→ Source extract:
Claude custom connector form with remote MCP URL for Ghost Vault
Anthropic “Add custom connector”: paste your public HTTPS Ghost Vault MCP URL (path token in the path). Optional OAuth client fields appear under Advanced if you use an IdP.

6. OAuth (optional)

You can run path token only (no OAuth) if introspection is unset—connector Advanced OAuth may stay empty. If you add an IdP (Auth0, ZITADEL, etc.), gvmcp validates access tokens (often RFC 7662 introspection) while gvsvd still relies on the vault bearer. claude.ai may expect OAuth metadata and authorize flows on the MCP host; Ghost Vault’s facade proxies /authorize and /token to your IdP where needed—see OAuth on gvmcp.

OAuth or authorization sign-in during connector setup
When OAuth is enabled, the user authorizes with your IdP; gvmcp still needs a valid vault session to gvsvd.

→ Entries provided:
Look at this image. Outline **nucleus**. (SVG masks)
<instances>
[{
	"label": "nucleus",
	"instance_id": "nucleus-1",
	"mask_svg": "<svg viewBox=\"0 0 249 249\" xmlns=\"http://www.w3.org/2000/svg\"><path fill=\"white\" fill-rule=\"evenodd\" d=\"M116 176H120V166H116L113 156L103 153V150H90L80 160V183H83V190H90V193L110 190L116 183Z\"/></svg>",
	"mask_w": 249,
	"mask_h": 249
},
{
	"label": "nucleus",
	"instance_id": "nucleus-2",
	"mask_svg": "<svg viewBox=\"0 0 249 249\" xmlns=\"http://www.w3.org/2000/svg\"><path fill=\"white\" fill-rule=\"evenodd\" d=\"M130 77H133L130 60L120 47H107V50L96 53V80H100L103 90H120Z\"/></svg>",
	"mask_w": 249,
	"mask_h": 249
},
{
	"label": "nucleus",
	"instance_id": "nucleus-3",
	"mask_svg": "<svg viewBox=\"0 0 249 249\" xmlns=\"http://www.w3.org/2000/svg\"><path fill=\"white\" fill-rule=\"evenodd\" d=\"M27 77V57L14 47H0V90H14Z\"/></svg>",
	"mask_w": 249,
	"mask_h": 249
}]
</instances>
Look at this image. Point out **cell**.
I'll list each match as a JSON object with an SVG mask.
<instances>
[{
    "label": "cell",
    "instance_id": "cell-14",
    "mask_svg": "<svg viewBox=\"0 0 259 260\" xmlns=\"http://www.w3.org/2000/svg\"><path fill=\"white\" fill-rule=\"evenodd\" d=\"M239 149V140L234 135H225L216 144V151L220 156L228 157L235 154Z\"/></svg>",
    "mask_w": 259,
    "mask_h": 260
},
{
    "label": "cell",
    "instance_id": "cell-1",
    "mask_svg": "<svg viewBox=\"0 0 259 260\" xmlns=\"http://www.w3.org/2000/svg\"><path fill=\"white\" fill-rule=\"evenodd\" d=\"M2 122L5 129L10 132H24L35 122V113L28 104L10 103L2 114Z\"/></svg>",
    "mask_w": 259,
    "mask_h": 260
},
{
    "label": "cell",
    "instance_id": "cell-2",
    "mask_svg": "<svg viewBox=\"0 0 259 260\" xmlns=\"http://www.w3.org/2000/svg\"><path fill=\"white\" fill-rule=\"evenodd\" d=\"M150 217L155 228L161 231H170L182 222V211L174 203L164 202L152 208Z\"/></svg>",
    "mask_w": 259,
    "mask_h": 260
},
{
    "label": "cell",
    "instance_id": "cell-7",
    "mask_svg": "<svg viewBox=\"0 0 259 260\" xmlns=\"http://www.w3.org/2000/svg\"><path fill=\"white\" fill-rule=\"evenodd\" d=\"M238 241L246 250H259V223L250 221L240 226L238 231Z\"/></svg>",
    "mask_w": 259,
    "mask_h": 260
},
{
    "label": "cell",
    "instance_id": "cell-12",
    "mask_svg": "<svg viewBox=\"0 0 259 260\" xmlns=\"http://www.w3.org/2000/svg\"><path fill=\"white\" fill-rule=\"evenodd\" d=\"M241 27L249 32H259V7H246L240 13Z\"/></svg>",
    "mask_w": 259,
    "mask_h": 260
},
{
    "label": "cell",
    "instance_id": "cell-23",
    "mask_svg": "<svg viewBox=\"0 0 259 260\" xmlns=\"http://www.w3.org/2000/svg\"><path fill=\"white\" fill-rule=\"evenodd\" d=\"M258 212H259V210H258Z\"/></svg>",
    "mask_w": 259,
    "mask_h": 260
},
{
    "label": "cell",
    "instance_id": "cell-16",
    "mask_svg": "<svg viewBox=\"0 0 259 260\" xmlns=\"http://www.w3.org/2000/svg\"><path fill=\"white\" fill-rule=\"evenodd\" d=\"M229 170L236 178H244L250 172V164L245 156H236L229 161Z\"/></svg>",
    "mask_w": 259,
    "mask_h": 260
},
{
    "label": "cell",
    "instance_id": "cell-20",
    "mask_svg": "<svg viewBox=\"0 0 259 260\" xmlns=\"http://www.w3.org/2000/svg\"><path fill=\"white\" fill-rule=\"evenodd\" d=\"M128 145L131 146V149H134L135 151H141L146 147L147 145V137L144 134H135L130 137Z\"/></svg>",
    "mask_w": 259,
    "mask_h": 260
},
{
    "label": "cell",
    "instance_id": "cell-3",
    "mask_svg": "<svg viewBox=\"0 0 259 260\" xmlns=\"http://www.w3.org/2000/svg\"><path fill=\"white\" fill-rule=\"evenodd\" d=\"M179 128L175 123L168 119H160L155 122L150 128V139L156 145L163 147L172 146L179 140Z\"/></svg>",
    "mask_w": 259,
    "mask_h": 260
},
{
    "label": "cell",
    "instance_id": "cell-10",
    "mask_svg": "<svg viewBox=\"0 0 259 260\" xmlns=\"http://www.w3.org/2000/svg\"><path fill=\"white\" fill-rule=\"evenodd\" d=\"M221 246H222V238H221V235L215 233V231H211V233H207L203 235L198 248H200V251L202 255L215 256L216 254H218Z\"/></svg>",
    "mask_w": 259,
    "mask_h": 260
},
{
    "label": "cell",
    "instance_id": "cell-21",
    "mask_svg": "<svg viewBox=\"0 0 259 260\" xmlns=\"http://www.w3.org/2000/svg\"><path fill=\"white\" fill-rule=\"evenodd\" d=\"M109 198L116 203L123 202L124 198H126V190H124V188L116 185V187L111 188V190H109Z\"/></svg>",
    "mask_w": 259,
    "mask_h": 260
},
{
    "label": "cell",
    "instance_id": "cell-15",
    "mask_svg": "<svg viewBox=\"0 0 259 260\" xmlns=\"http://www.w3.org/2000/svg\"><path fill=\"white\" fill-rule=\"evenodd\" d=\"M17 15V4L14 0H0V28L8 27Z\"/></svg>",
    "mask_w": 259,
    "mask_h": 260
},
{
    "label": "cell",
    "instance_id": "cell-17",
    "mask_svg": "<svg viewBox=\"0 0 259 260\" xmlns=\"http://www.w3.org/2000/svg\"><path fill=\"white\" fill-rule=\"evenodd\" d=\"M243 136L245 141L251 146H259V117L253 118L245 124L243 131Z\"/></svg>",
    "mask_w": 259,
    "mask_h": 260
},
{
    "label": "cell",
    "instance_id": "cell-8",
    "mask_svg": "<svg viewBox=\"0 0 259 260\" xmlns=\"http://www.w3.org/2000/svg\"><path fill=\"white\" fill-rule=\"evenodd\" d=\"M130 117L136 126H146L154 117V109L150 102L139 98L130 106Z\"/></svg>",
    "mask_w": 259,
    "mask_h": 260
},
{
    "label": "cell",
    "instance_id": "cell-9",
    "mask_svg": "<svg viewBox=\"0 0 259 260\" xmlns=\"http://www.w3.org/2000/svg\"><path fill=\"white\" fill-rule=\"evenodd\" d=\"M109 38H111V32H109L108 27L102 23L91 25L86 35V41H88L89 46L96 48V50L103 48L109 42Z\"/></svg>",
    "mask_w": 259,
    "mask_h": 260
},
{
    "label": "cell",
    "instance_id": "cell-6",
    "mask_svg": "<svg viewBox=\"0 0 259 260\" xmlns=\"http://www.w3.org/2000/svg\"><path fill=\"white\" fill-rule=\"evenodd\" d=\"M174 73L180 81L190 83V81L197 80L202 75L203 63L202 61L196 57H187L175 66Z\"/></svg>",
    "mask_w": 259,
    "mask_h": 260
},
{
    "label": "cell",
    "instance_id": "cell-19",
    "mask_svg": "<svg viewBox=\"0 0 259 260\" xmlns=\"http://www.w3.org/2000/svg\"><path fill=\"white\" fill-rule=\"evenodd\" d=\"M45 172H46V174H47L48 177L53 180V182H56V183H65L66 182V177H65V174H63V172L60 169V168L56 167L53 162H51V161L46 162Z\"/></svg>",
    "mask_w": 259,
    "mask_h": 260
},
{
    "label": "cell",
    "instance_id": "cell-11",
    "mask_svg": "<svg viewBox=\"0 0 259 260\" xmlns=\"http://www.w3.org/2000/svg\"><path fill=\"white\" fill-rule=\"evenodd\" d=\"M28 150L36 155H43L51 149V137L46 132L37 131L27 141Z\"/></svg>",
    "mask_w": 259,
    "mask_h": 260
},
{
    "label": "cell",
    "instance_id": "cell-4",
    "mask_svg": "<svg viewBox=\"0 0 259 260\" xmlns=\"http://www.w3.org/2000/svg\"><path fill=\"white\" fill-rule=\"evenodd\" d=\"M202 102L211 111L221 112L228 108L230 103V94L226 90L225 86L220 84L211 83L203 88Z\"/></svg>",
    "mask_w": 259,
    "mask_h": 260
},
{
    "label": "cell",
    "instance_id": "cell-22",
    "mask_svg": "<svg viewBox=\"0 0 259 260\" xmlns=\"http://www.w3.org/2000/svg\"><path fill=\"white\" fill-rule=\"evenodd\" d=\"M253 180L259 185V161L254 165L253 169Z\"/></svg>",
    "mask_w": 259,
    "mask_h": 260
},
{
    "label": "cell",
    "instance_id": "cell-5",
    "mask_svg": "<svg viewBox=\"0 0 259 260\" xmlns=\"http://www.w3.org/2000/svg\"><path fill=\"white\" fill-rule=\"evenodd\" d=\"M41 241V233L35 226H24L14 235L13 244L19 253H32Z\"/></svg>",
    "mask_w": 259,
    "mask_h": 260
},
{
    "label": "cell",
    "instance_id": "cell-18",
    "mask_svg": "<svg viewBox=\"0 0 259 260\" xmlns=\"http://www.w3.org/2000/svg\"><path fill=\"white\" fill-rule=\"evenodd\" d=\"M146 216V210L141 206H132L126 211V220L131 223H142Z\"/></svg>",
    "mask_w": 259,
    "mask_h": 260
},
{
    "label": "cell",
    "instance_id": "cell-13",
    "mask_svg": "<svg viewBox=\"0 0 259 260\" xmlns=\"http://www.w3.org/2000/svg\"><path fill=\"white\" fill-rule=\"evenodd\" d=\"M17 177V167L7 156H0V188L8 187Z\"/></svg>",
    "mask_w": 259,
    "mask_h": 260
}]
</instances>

→ Task directions: In the Ghost Vault connector text above, which two paths does Ghost Vault's facade proxy to the IdP when needed?

→ Reply to the task: /authorize and /token